In 2016, CIDANZ proposed to the Ministry for Pacific Peoples, a three year plan to develop the theme and poster for Cook Islands Language Week. In that plan we wanted our Cook Islands communities across New Zealand to share in the development of the theme and language week.

In 2016, the theme was set by Auckland, focusing on the views of our young people. They expressed that ‘yes’ the language was important to them, but learning it was not a priority because their obligations to school, university, church, sports and their social life left little to no room for the language. They however did feel that if the Cook Islands culture is still celebrated, by embracing their heritage, they’ll always embrace their language. With those insights in mind, the theme became: “To embrace my Heritage, my language lives on.”

In 2017, the theme was set by our Hamilton community with a deliberate focus on our women. Majority of the women who attended the workshop were grandmothers and daughters who weren’t fluent in Maori, but have made it a priority to learn and speak the language.  We were moved to tears with the views of our Cook Islands women who expressed that the language would flourish if they had a safe space that encouraged them to speak Cook Islands Maori. It was those heartfelt insights that the theme for 2017 came to fruition: “An encouraging home and community environment is what I need to build my love and confidence to speak my reo Maori Kuki Airani.”

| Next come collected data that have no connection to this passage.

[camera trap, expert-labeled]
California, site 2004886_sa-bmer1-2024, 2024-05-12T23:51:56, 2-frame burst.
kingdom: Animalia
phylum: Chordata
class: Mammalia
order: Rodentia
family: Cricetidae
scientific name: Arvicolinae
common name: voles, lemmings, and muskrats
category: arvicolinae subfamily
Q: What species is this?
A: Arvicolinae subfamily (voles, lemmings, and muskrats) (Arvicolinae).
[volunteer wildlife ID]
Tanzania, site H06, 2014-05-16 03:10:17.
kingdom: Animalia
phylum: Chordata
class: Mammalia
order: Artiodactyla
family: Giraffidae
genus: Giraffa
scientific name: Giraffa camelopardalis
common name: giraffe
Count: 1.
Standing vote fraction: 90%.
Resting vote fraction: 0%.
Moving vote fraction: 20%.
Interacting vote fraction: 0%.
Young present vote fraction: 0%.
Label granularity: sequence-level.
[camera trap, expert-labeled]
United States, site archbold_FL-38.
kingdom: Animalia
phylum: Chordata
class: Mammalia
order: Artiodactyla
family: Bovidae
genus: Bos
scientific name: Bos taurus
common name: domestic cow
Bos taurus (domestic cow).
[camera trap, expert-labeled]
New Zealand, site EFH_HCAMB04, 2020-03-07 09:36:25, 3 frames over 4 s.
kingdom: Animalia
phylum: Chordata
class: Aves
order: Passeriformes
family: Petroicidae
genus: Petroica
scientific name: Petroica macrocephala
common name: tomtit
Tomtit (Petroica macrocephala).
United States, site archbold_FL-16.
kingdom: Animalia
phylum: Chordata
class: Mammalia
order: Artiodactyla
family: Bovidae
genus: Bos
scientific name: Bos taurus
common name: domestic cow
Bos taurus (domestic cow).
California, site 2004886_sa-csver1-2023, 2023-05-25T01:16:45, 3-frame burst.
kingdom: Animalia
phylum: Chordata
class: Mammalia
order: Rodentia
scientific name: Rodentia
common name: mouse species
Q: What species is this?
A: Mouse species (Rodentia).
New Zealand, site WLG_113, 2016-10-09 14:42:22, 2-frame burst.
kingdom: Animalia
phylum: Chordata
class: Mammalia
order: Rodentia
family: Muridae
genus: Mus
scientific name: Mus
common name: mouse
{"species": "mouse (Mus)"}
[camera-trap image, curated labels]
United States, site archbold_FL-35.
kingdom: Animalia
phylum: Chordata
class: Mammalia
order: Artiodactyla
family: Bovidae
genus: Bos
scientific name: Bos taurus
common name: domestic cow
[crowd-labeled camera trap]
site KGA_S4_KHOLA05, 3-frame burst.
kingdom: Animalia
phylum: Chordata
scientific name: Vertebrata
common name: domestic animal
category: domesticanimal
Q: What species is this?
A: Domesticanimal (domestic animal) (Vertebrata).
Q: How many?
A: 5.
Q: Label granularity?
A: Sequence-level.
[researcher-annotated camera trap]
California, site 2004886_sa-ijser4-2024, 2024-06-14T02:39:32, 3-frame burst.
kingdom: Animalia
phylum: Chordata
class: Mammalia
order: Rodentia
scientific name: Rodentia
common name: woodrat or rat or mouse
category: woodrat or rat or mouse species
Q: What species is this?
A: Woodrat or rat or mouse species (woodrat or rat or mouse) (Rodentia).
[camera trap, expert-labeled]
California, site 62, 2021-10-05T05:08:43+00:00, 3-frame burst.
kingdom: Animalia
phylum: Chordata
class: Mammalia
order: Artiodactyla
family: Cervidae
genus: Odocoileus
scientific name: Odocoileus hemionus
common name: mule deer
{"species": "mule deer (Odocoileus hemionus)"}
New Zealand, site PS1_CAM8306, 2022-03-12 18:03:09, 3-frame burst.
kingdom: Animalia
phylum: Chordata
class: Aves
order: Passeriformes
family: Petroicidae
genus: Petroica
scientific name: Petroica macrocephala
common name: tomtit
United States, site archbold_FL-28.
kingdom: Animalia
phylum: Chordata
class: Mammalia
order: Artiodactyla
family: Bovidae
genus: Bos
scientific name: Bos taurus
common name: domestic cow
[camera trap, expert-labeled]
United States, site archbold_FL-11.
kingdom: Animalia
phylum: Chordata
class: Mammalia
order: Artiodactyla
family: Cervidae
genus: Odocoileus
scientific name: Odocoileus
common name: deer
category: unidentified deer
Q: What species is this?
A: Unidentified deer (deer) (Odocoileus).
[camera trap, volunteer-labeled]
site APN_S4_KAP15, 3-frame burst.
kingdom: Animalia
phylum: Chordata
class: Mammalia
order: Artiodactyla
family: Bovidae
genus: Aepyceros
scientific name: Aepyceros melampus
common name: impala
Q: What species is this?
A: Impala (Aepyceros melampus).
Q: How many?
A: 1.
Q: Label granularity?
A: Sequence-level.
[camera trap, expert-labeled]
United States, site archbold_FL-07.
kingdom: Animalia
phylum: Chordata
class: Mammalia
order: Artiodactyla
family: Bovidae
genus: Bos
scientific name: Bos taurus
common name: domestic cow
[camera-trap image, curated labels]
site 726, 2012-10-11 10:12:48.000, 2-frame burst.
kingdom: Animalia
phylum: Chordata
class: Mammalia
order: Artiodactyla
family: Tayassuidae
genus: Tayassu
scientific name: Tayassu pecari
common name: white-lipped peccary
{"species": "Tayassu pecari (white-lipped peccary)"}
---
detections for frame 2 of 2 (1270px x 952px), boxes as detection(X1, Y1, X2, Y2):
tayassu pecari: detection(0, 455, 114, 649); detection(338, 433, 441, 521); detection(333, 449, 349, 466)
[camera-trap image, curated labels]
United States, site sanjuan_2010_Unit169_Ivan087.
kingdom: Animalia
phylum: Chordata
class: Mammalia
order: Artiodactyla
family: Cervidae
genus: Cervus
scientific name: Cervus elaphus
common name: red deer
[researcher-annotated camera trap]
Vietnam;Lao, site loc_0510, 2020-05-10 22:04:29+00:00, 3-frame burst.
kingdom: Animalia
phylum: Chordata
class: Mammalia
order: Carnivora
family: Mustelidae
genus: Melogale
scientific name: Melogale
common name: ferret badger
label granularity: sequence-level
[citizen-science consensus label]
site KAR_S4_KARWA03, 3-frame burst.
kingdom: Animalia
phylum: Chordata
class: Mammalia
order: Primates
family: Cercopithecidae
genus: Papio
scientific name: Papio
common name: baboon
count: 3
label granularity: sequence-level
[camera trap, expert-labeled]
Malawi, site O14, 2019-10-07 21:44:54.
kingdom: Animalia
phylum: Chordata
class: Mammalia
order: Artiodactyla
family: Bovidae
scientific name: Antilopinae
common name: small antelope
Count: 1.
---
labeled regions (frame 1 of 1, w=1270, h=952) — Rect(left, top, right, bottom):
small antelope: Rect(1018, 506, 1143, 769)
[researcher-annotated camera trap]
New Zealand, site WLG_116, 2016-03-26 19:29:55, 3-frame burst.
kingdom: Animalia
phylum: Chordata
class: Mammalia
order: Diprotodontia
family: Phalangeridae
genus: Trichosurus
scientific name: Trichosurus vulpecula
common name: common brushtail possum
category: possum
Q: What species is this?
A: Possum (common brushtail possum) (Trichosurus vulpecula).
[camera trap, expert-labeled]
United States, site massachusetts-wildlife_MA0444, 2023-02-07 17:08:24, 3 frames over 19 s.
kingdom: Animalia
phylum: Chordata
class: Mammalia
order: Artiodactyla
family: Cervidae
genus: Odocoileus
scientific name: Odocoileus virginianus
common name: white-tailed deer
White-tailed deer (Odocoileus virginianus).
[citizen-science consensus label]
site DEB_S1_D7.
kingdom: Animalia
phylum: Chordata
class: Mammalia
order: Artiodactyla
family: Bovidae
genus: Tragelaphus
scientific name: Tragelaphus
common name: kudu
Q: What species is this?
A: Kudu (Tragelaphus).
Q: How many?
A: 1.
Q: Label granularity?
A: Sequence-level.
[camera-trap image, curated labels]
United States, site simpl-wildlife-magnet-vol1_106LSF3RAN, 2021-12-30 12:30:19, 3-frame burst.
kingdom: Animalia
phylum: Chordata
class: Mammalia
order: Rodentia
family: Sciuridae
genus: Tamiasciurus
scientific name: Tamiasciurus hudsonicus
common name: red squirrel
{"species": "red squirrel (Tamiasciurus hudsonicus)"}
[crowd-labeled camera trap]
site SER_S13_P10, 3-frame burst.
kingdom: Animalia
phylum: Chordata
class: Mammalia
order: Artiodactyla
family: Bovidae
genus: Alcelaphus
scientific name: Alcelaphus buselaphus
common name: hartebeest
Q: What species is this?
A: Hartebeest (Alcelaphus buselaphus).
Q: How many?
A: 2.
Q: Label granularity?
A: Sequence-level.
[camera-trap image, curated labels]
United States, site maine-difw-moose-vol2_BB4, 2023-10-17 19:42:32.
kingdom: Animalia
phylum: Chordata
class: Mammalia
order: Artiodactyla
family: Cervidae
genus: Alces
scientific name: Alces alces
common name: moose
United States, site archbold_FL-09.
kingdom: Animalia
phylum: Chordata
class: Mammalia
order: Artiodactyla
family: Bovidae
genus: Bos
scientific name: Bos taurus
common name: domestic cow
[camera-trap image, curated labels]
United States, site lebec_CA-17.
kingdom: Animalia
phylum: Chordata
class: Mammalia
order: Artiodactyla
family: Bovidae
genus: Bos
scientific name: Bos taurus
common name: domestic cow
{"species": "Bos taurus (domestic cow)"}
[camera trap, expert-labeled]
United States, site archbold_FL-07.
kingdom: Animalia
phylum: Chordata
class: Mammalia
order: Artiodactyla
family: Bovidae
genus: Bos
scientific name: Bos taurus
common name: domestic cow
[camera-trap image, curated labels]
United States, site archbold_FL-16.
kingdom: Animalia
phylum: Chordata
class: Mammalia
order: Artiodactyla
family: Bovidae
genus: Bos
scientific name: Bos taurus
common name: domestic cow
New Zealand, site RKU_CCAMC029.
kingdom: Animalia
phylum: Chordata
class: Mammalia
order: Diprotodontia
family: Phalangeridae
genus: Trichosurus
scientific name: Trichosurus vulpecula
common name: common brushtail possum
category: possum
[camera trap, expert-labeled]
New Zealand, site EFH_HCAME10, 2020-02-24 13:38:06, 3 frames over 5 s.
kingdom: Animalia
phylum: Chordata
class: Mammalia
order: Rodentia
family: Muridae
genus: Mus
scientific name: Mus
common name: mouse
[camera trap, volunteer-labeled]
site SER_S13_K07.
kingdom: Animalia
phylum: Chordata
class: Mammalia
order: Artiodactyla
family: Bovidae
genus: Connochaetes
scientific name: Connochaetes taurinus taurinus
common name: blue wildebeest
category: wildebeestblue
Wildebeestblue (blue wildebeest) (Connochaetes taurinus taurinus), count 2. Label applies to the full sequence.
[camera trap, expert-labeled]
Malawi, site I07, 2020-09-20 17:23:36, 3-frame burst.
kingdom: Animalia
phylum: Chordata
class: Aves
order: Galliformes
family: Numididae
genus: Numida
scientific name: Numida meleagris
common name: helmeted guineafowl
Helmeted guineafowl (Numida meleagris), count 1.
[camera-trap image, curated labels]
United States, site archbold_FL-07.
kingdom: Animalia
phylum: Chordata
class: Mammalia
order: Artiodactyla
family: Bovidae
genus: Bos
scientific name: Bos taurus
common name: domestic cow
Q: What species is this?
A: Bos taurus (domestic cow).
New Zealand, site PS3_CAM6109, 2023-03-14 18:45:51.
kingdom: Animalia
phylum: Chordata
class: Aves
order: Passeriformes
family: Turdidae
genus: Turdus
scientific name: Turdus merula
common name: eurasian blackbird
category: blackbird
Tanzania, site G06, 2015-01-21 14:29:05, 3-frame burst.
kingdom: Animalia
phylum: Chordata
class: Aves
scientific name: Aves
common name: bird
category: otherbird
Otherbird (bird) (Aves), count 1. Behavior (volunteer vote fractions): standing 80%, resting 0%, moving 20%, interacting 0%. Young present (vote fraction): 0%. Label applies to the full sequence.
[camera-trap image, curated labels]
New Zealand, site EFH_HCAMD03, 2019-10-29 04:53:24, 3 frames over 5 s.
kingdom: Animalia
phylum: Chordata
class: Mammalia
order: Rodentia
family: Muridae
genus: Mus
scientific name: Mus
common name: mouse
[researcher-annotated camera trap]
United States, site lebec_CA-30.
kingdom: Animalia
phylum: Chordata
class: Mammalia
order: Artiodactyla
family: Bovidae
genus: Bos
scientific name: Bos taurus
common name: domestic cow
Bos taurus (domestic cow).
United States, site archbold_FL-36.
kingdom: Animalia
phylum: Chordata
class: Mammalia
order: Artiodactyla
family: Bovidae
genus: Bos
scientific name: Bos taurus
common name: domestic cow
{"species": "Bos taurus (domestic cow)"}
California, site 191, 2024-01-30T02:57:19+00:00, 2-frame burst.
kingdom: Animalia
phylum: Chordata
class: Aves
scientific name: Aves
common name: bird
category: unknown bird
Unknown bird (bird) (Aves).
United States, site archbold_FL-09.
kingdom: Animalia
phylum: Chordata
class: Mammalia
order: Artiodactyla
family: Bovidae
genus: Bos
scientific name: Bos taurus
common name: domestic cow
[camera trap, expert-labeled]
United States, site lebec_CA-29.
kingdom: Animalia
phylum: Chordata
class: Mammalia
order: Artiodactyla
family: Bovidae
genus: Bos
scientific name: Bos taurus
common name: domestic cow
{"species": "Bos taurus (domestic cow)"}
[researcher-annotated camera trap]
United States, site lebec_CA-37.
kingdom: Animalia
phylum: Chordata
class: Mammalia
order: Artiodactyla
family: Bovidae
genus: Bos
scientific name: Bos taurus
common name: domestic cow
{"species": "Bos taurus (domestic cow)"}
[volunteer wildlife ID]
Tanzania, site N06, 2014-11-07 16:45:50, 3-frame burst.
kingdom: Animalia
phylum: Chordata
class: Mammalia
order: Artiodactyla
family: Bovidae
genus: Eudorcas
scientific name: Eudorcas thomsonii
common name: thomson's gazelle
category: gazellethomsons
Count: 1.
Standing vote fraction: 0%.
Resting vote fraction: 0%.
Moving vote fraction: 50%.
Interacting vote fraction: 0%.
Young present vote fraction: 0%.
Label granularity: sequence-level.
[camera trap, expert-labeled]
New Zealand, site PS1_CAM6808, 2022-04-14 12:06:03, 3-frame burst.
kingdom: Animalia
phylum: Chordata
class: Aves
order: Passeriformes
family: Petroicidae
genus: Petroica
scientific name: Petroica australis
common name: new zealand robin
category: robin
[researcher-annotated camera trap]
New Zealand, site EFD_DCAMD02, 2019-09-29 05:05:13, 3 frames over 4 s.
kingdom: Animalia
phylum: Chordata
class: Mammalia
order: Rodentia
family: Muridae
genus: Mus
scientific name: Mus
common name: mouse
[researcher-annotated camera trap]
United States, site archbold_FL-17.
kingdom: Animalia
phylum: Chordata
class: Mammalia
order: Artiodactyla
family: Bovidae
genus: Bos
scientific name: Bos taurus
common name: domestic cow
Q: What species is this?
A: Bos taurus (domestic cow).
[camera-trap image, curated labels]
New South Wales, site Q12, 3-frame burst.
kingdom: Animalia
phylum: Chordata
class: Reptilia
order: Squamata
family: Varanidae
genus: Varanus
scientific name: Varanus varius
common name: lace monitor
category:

This year, the theme was set by the Christchurch community – and as with previous years, the focus on who we needed to hear from, shifted. In previous years, our women have been seen as the nurturers of our language. While our fathers worked, our mothers ensured that our children were brought up in our culture, were educated, and were healthy. With evolving times, women are still seen as the main teachers and caretakers of our language. However, our children still look to their fathers or the father-figures in their lives as examples of their own approach to learning the language. Which is why this year we wanted to hear from our Cook Islands men, both old and young.

The workshop we ran with the community raised some interesting views, including the views of a young man in this years poster who commented (paraphrased) that “although I don’t speak it fluently, I’m proud of my language, but I’ll always look to my father to guide me and to teach me.” As with several views expressed in the workshop, it was a poignant statement that fed into this years theme.